Fischer v. Zollino

35 A.3d 270, 303 Conn. 661, 2012 WL 264609, 2012 Conn. LEXIS 47
CourtSupreme Court of Connecticut
DecidedFebruary 7, 2012
DocketSC 18654
StatusPublished
Cited by11 cases

This text of 35 A.3d 270 (Fischer v. Zollino) is published on Counsel Stack Legal Research, covering Supreme Court of Connecticut primary law. Counsel Stack provides free access to over 12 million legal documents including statutes, case law, regulations, and constitutions.

Bluebook
Fischer v. Zollino, 35 A.3d 270, 303 Conn. 661, 2012 WL 264609, 2012 Conn. LEXIS 47 (Colo. 2012).

Opinion

*663 Opinion

ROGERS, C. J.

This case raises the question of whether the putative father of a child, upon learning that he was deceived by his wife, the child’s mother, and the child’s biological father as to the child’s paternity, is estopped from recovering from the biological father funds that the putative father expended to raise the child while believing her to be his offspring. The plaintiff, Eric Fischer, appeals from the judgment of the trial court 1 rendered in favor of the defendant, Richard Zollino, after the trial court concluded that the doctrine of equitable estoppel and public policy concerns precluded the plaintiff from denying his financial responsibility for the child and pursuing his claims for reimbursement, which were based on theories of nondisclosure, misrepresentation and unjust enrichment. The plaintiff claims that the trial court improperly concluded that equitable estoppel barred this action and that, as a public policy matter, permitting him to recover damages from the defendant would be adverse to the child’s best interests. We agree, and reverse the judgment of the trial court.

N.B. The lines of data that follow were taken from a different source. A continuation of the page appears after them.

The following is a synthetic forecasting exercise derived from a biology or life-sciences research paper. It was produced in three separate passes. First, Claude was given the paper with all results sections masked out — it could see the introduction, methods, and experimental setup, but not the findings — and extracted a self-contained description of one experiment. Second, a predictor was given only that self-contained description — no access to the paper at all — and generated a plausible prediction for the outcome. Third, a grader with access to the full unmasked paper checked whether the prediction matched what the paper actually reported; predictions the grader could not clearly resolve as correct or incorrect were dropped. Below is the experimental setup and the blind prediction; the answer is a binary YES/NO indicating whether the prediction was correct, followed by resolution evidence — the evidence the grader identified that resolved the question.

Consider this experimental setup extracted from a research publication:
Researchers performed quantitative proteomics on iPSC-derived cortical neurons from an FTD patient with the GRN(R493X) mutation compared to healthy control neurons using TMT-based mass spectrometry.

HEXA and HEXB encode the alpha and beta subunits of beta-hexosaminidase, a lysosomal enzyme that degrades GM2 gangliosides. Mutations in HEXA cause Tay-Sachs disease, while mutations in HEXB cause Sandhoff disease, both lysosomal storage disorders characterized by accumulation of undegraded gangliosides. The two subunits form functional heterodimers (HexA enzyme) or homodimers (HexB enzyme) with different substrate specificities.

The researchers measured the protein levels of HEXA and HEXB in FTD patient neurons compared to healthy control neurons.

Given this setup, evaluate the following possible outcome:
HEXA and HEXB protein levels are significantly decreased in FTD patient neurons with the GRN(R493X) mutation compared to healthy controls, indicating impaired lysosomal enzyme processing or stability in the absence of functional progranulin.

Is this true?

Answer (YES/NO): NO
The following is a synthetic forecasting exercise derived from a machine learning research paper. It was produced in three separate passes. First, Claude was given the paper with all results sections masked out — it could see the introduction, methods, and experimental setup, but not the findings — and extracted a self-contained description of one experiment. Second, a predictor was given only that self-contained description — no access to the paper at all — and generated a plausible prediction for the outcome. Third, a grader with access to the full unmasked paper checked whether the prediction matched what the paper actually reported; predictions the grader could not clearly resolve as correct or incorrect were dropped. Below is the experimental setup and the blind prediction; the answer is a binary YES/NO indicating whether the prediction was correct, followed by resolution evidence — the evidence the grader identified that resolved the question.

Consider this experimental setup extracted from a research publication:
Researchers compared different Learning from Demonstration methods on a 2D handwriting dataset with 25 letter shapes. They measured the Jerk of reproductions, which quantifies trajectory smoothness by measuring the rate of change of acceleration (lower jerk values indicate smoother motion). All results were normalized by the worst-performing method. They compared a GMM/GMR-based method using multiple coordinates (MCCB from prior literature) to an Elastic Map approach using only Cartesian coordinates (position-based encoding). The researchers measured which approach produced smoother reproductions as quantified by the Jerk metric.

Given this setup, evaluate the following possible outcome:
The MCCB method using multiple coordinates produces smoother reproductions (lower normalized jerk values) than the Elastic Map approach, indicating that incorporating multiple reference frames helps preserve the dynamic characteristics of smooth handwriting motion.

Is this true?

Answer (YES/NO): YES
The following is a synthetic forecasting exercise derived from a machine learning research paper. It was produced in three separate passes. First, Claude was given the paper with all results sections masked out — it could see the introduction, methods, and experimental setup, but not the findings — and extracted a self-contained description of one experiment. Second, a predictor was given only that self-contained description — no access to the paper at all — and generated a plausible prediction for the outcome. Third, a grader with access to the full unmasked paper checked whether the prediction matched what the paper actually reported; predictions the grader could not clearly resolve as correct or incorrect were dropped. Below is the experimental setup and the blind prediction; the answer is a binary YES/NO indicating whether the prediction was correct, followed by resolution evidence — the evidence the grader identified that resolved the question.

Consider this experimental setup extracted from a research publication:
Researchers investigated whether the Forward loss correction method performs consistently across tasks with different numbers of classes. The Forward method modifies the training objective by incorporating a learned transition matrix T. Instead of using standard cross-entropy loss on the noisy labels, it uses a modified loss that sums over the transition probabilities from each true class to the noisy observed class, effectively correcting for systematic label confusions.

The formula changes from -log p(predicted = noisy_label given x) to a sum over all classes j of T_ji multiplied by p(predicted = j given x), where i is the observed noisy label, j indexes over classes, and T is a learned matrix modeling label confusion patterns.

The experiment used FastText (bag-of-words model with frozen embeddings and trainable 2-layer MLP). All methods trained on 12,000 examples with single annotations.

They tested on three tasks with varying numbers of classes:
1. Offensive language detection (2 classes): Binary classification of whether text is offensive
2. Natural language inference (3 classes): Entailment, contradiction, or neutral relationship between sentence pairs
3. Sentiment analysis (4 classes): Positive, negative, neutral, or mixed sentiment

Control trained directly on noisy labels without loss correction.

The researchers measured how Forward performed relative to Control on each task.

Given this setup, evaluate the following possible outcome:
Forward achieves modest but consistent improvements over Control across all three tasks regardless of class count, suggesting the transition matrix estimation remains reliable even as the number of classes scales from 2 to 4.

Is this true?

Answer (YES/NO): NO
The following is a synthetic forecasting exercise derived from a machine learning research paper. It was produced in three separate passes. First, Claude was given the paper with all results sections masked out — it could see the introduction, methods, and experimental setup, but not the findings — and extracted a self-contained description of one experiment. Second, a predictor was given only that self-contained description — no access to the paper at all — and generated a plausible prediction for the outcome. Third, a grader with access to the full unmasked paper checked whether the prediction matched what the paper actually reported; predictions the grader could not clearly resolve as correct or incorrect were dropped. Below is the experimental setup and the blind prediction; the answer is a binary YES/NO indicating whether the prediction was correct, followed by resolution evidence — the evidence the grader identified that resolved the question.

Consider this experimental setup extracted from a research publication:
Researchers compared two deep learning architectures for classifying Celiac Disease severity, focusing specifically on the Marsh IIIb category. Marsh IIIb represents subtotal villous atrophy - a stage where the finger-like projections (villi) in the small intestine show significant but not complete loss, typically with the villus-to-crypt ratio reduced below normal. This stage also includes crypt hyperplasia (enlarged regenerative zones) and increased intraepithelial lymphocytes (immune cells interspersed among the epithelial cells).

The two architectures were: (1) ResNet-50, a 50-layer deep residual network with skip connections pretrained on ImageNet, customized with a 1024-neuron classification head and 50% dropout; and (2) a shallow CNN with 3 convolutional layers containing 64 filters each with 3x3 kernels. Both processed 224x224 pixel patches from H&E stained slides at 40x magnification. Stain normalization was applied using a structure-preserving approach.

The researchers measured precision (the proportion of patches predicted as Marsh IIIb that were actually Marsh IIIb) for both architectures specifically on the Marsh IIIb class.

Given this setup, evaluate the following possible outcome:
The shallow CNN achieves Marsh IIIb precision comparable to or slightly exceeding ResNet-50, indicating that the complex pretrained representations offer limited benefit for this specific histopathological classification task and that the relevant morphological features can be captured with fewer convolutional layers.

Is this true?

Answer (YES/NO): YES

At trial, the plaintiff presented evidence to prove the following facts, and the defendant did not present evidence to the contrary. 2 The plaintiff and Pamela Tournier were married on April 26, 1986. Tournier gave birth *664 to two daughters during the marriage, the elder daughter in 1986, and the younger daughter in 1992. Questions relating to the younger daughter’s paternity gave rise to this litigation.

The plaintiff, Tournier and the defendant worked together in the late 1980s. In 1993, Tournier and the defendant started their own business. They remained business partners at the time of trial. Around the time Tournier’s younger daughter was conceived, Tournier and the defendant had engaged in an extramarital affair. There is no evidence in the record that the plaintiff was aware of the affair, which ended in 1993.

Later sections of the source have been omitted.